How to stop a noisy downpipe?

Couldn't figure out where to put this question, so here's as good as any.

We recently had new spouting and downpipes put on PPOR and the downpipe off the bullnose runs down to an right-angled elbow which is open, and directs the runoff to an open channel across the driveway.

Anyway, the water drops from the spouting to the elbow and hammers down on it - just like a dripping tap, only louder!

I've tried stuffing it with a rag, which deadens the sound (doesn't eliminate it) but the rag actually gets pushed out by the water. Anyone have any ideas or a magic product that will quieten this thing down?

Thanks.
 
I was going to suggest fashioning a curved floor for it out of putty but if you can buy something pre-made that's even better.
 
Ah, I get you now. The same principle as you see in tropical Queensland where they use chains instead of downpipes? But I have the tongue (of which I have some hanging in the garage) inside the downpipe!
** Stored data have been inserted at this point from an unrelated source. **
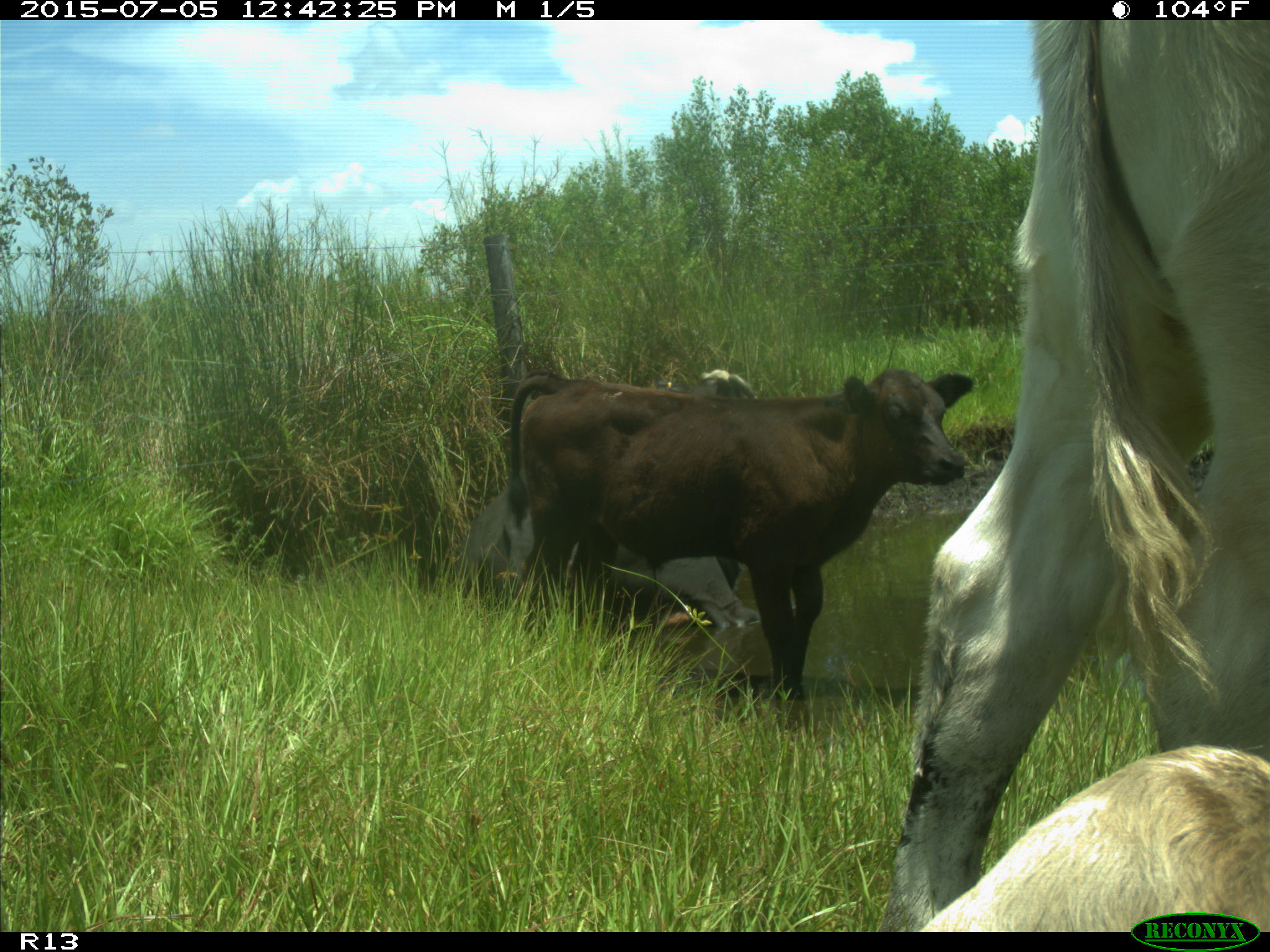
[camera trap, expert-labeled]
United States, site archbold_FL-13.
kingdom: Animalia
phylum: Chordata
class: Mammalia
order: Artiodactyla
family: Bovidae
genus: Bos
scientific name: Bos taurus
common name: domestic cow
Bos taurus (domestic cow).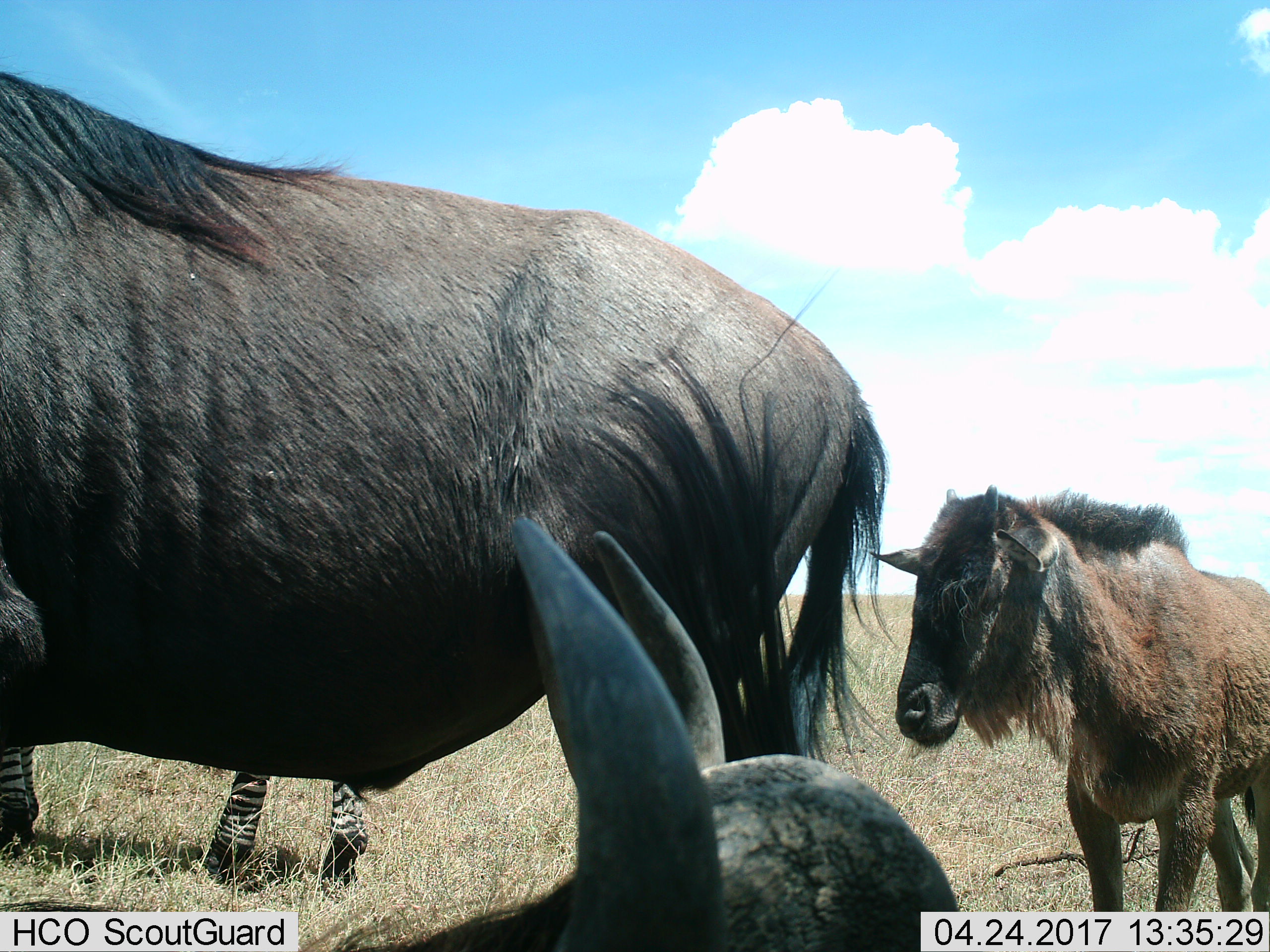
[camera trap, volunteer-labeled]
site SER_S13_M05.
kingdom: Animalia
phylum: Chordata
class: Mammalia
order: Artiodactyla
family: Bovidae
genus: Connochaetes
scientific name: Connochaetes taurinus taurinus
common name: blue wildebeest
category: wildebeestblue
Wildebeestblue (blue wildebeest) (Connochaetes taurinus taurinus), count 3. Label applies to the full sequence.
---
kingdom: Animalia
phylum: Chordata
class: Mammalia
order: Perissodactyla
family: Equidae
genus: Equus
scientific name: Equus quagga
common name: plains zebra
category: zebraplains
Zebraplains (plains zebra) (Equus quagga), count 1. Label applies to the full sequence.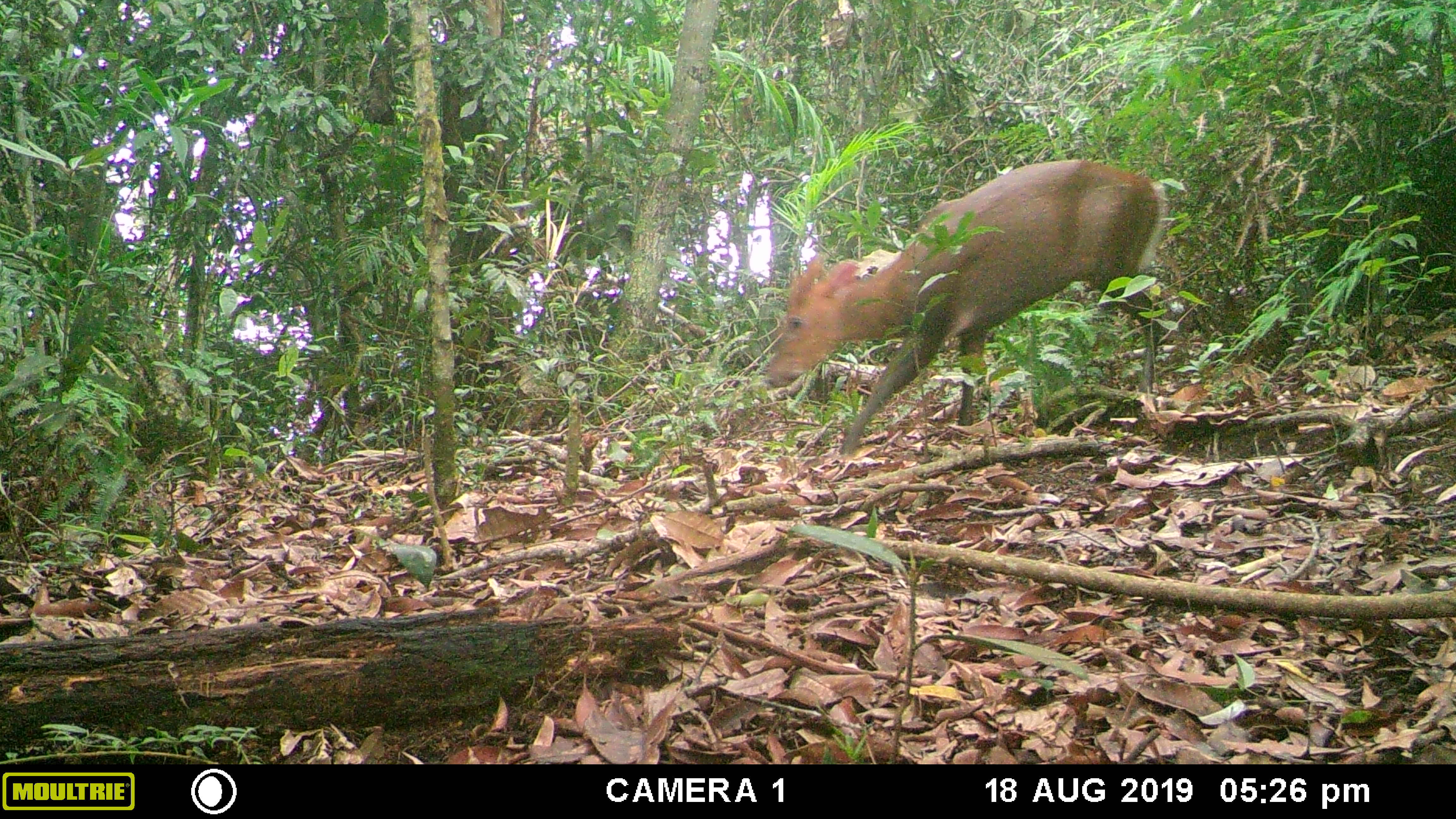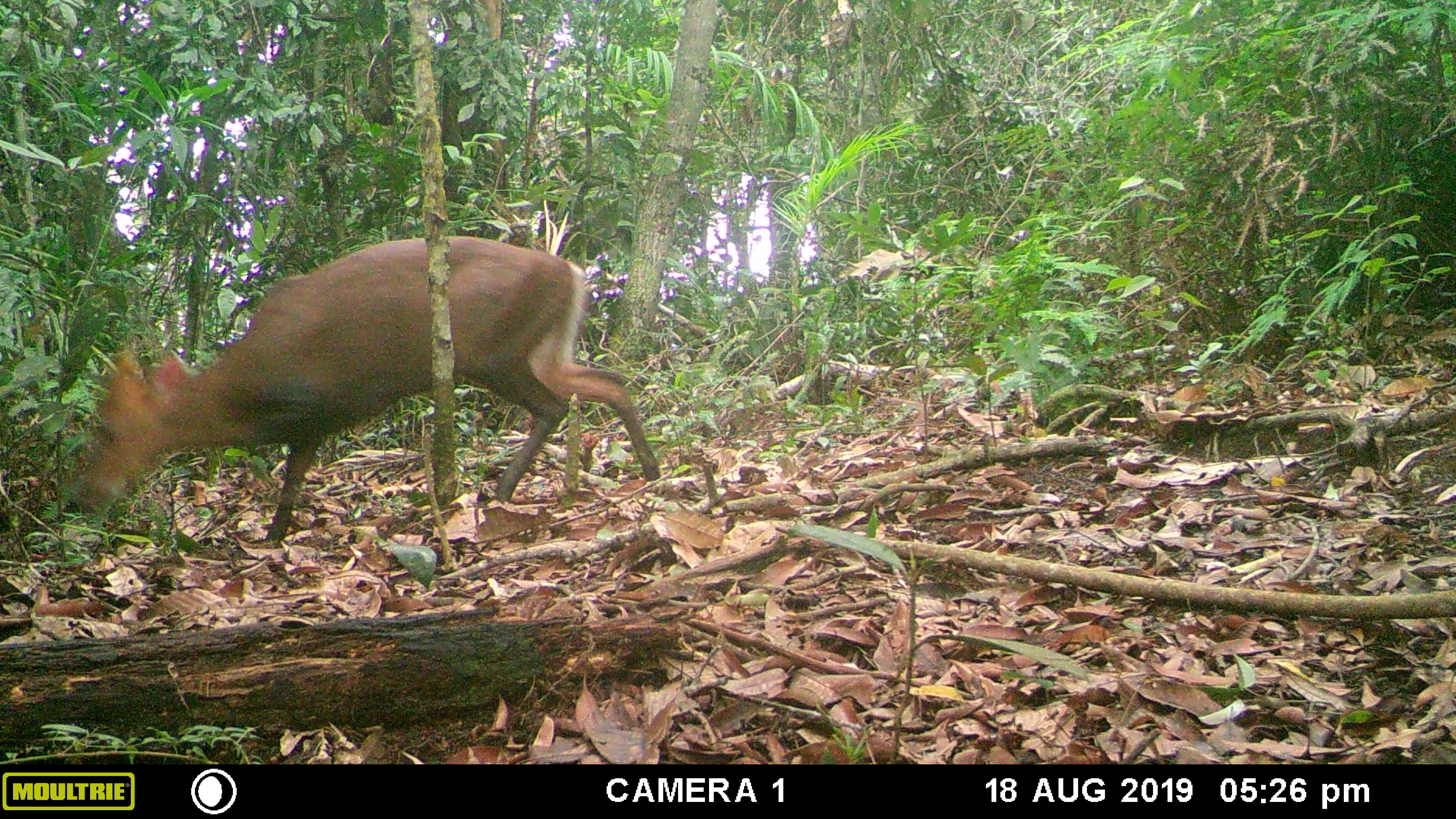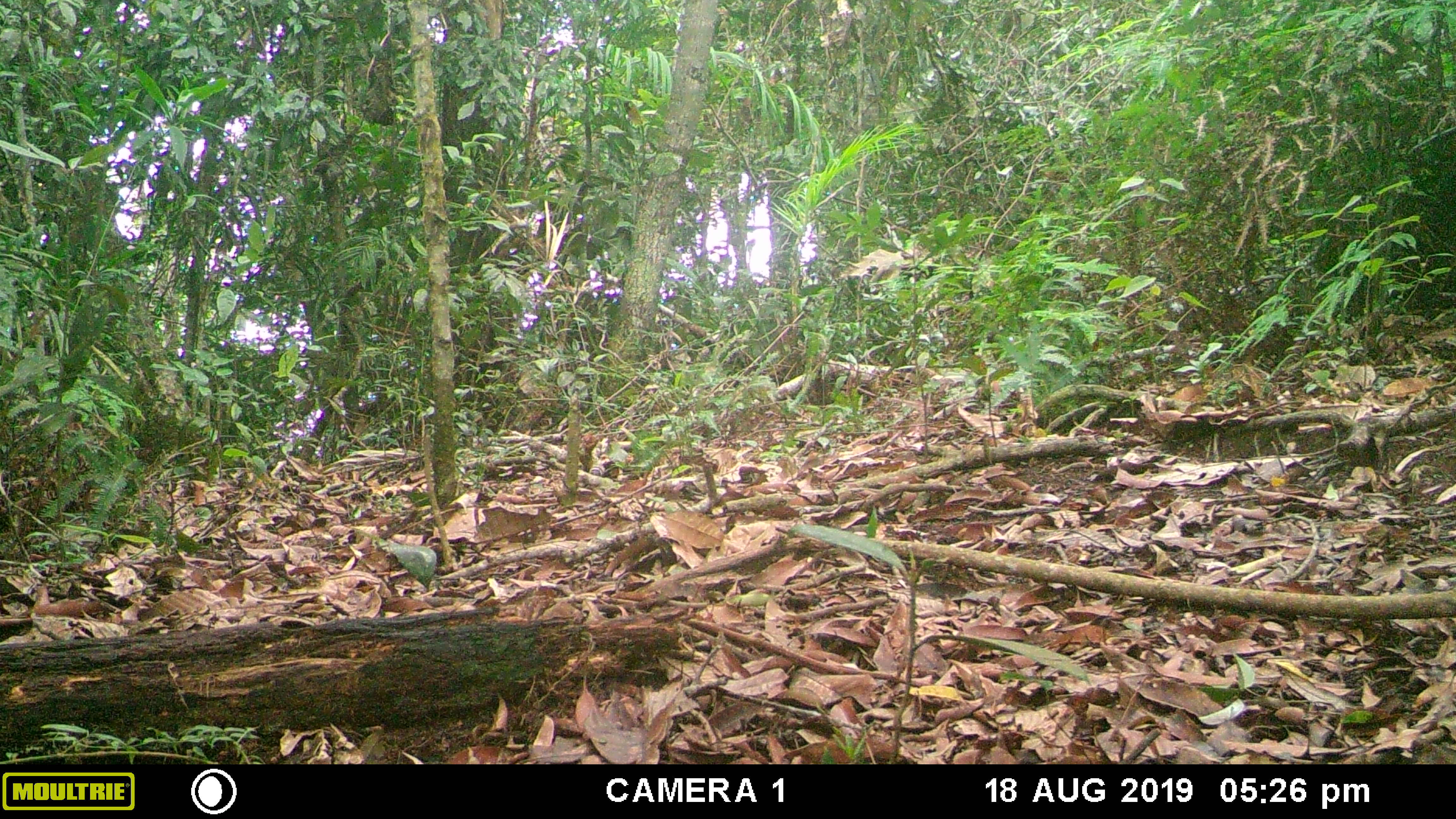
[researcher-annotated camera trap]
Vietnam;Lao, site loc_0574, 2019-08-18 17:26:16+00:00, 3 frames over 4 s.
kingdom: Animalia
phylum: Chordata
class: Mammalia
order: Artiodactyla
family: Cervidae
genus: Muntiacus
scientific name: Muntiacus rooseveltorum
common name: roosevelt's muntjac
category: roosevelts muntjac group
Roosevelts muntjac group (roosevelt's muntjac) (Muntiacus rooseveltorum). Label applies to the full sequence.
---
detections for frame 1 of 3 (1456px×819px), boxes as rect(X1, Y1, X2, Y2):
roosevelts muntjac group: rect(758, 157, 1168, 453)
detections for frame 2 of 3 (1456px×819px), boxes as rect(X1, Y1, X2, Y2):
roosevelts muntjac group: rect(68, 231, 661, 517)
I'll give it a go and let you know.
 
I can see how it WOULD work and I'll install it tonight to see. Seriously, though, even a heavy dew will cause some dripping. It is likely to work there, as well, or only when there's a water flow?
 
While you're there, try bracing the bit the water drips onto so it can't vibrate, since that is what is making the sound. Stuff rags or wrap some old foam on with cable ties all around the *outside* of that bit and you'll cut down the reverberation chamber effect, and the water won't wash it out.

At last resort, get plastic and paint it in a colourbond colour :p
 
If it rests against the inlet to the downpipe in the roof gutter the dribbles tend to follow the plastic strip to the bottom without dripping from the top, if you have heavier rain it will just run as normal.

You may still hear water flowing during normal rain but it should avoid the annoying drip, drip.:)
 
I wonder if changing the angle might work? So instead of the water hitting a horizontal surface it hits an angled one?

Or even take the angle out altogether?

Just thoughts.
 
While you're there, try bracing the bit the water drips onto so it can't vibrate, since that is what is making the sound. Stuff rags or wrap some old foam on with cable ties all around the *outside* of that bit and you'll cut down the reverberation chamber effect, and the water won't wash it out.
If it wasn't at the very front of the house in the most visually obvious spot, I'd probably try that.
At last resort, get plastic and paint it in a colourbond colour :p

Guess who has a tin of matching colorbond paint? :D Not bad.

I wonder if changing the angle might work? So instead of the water hitting a horizontal surface it hits an angled one?

Or even take the angle out altogether?

Just thoughts.

Thought about this too, but I'm worried I'll completely stuff it up, as I've never worked with colorbond and I don't have any spare bits. It's already on a bit of an angle.

Got a few things to work with now. Thanks all.
 
A very simple way that may work is slow down the flow rate,or install
45 d elbows instead of 90d ,or cut out a small section of gutter guard
and glue it too the dropper to slow the water flow,or reinstall a large
square dropper and reduce it back too 90mm..willair.
 
The yellow tongue is an excellent idea battler.

After popping in the yellow tongue, i'd also suggest running a thin ~3-5mm ring of silicon around the inside/on the inner wall near the top of the drain pipe, but not horizontal, i'd have this silicon ring at an angle, say ~30 degrees, with the lowest point making contact with the yellow tongue.

The idea is to try and eliminate the chance of any drips not making contat with the yellow tongue, and still hammering down to the bottom :mad:
The angled ring of silicon would be a guide for any slow drips, so that they actually do flow on to the yellow tongue.
 
The brains trust has come through. I reckon you're all on to something with this. Can't wait to get home and try it. And with the weather the way it is, I should be able to test if fairly soon, too!